Rewrite the data, starting with the line containing "Of the objects" and going on through the end of the data, as a Markdown table with the columns Row and Line, one line per row, numbered, with blank lines and pictures left out.

Dataset records -
------------------------------

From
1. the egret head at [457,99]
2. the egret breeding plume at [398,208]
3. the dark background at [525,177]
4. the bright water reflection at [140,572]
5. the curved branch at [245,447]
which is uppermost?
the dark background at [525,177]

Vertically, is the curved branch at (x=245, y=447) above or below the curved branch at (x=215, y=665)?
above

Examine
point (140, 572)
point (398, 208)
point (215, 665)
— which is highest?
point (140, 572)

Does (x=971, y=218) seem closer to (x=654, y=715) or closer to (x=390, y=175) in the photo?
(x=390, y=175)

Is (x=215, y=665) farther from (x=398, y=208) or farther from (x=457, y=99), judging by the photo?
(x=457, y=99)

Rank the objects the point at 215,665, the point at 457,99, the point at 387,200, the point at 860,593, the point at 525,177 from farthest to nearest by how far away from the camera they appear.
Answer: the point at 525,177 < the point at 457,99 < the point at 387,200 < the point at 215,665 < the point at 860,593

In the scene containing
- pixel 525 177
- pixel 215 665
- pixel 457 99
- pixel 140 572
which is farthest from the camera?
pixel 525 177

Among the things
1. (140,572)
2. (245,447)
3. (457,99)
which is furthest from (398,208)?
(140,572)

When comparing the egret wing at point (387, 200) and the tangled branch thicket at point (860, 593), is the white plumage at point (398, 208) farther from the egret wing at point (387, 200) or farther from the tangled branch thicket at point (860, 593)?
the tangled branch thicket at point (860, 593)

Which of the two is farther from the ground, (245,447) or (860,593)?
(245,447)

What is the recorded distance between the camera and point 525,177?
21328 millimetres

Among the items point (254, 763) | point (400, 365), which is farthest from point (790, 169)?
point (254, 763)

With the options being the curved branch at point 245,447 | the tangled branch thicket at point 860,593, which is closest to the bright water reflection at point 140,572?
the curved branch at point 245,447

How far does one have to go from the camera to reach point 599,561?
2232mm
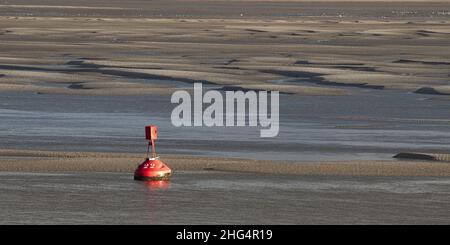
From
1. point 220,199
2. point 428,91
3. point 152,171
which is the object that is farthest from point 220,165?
point 428,91

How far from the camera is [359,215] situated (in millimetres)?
14500

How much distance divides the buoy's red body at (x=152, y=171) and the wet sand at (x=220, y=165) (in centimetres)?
92

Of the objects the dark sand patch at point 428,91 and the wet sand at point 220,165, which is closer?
the wet sand at point 220,165

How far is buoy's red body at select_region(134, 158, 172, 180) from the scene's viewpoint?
16.5 meters

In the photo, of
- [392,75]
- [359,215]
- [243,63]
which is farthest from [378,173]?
[243,63]

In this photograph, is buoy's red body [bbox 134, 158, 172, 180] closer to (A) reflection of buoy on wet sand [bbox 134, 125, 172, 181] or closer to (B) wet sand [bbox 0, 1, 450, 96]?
(A) reflection of buoy on wet sand [bbox 134, 125, 172, 181]

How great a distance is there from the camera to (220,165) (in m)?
18.1

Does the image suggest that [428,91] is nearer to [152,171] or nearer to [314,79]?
[314,79]

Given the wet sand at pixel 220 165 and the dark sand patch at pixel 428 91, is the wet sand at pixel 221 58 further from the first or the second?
the wet sand at pixel 220 165

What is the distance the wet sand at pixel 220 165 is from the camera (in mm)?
17703

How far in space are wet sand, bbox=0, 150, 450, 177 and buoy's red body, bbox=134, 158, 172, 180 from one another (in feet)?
3.02

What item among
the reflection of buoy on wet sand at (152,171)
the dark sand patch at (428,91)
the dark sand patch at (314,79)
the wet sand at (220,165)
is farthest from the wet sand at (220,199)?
the dark sand patch at (314,79)

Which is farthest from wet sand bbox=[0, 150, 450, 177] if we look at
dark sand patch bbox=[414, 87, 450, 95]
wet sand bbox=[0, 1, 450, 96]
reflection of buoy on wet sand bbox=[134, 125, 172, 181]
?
dark sand patch bbox=[414, 87, 450, 95]
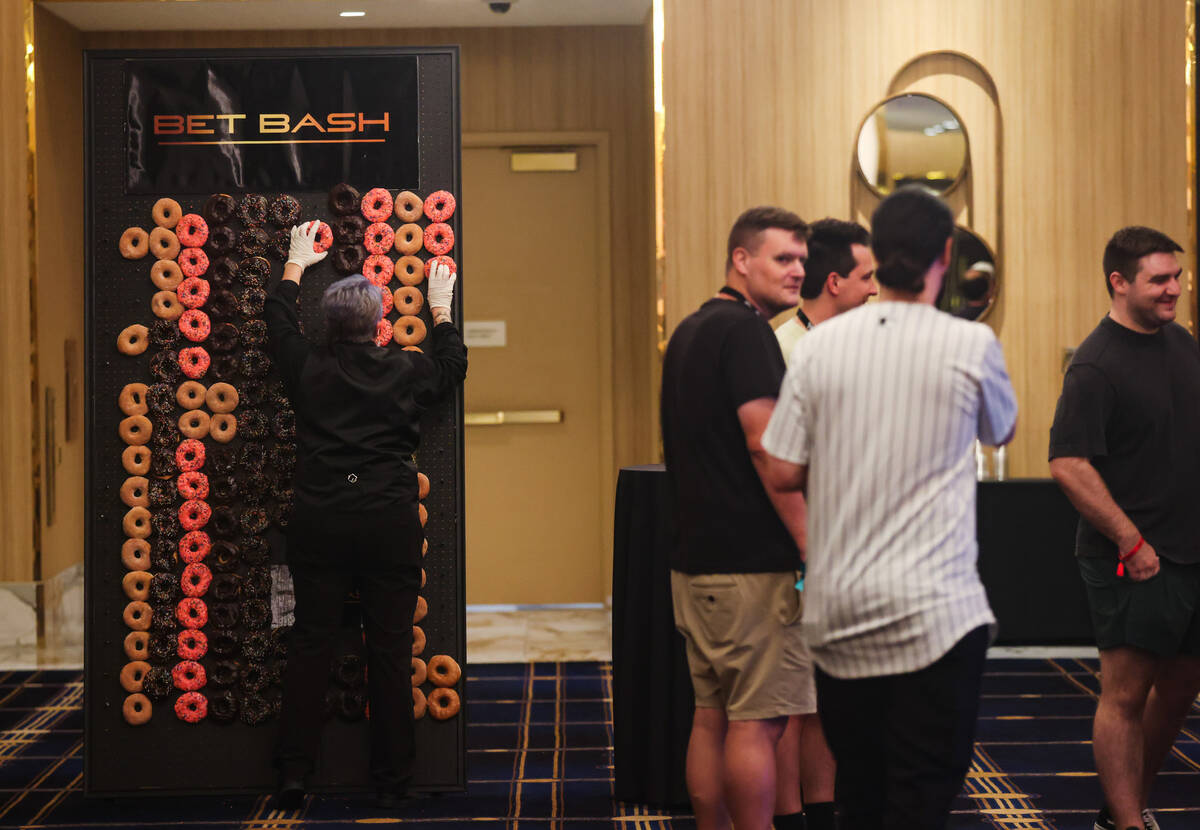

------------------------------

Response to the exercise -
| Row | Line |
|---|---|
| 1 | Of the objects the dark sand patch at point 428,91 and the wet sand at point 220,165, which is closer? |
| 2 | the wet sand at point 220,165 |
| 3 | How far is buoy's red body at select_region(134, 158, 172, 180) from the scene's viewpoint? |
| 4 | 16.5 meters |
| 5 | In the photo, of |
| 6 | - [392,75] |
| 7 | - [359,215] |
| 8 | - [243,63] |
| 9 | which is farthest from [378,173]? |
| 10 | [243,63] |
| 11 | In this photograph, is buoy's red body [bbox 134, 158, 172, 180] closer to (A) reflection of buoy on wet sand [bbox 134, 125, 172, 181] or closer to (B) wet sand [bbox 0, 1, 450, 96]? |
| 12 | (A) reflection of buoy on wet sand [bbox 134, 125, 172, 181] |
| 13 | How great a distance is there from the camera to (220,165) (in m)? |
| 14 | 18.1 |
| 15 | Does the image suggest that [428,91] is nearer to [152,171] or nearer to [314,79]? |
| 16 | [314,79] |
| 17 | Given the wet sand at pixel 220 165 and the dark sand patch at pixel 428 91, is the wet sand at pixel 221 58 further from the first or the second? |
| 18 | the wet sand at pixel 220 165 |
| 19 | What is the distance the wet sand at pixel 220 165 is from the camera (in mm)? |
| 20 | 17703 |
| 21 | How far in space are wet sand, bbox=0, 150, 450, 177 and buoy's red body, bbox=134, 158, 172, 180 from one another (in feet)? |
| 22 | 3.02 |
| 23 | What item among |
| 24 | the reflection of buoy on wet sand at (152,171) |
| 25 | the dark sand patch at (428,91) |
| 26 | the dark sand patch at (314,79) |
| 27 | the wet sand at (220,165) |
| 28 | is farthest from the wet sand at (220,199)? |
| 29 | the dark sand patch at (314,79) |
| 30 | Which is farthest from wet sand bbox=[0, 150, 450, 177] if we look at |
| 31 | dark sand patch bbox=[414, 87, 450, 95] |
| 32 | wet sand bbox=[0, 1, 450, 96] |
| 33 | reflection of buoy on wet sand bbox=[134, 125, 172, 181] |
| 34 | ? |
| 35 | dark sand patch bbox=[414, 87, 450, 95] |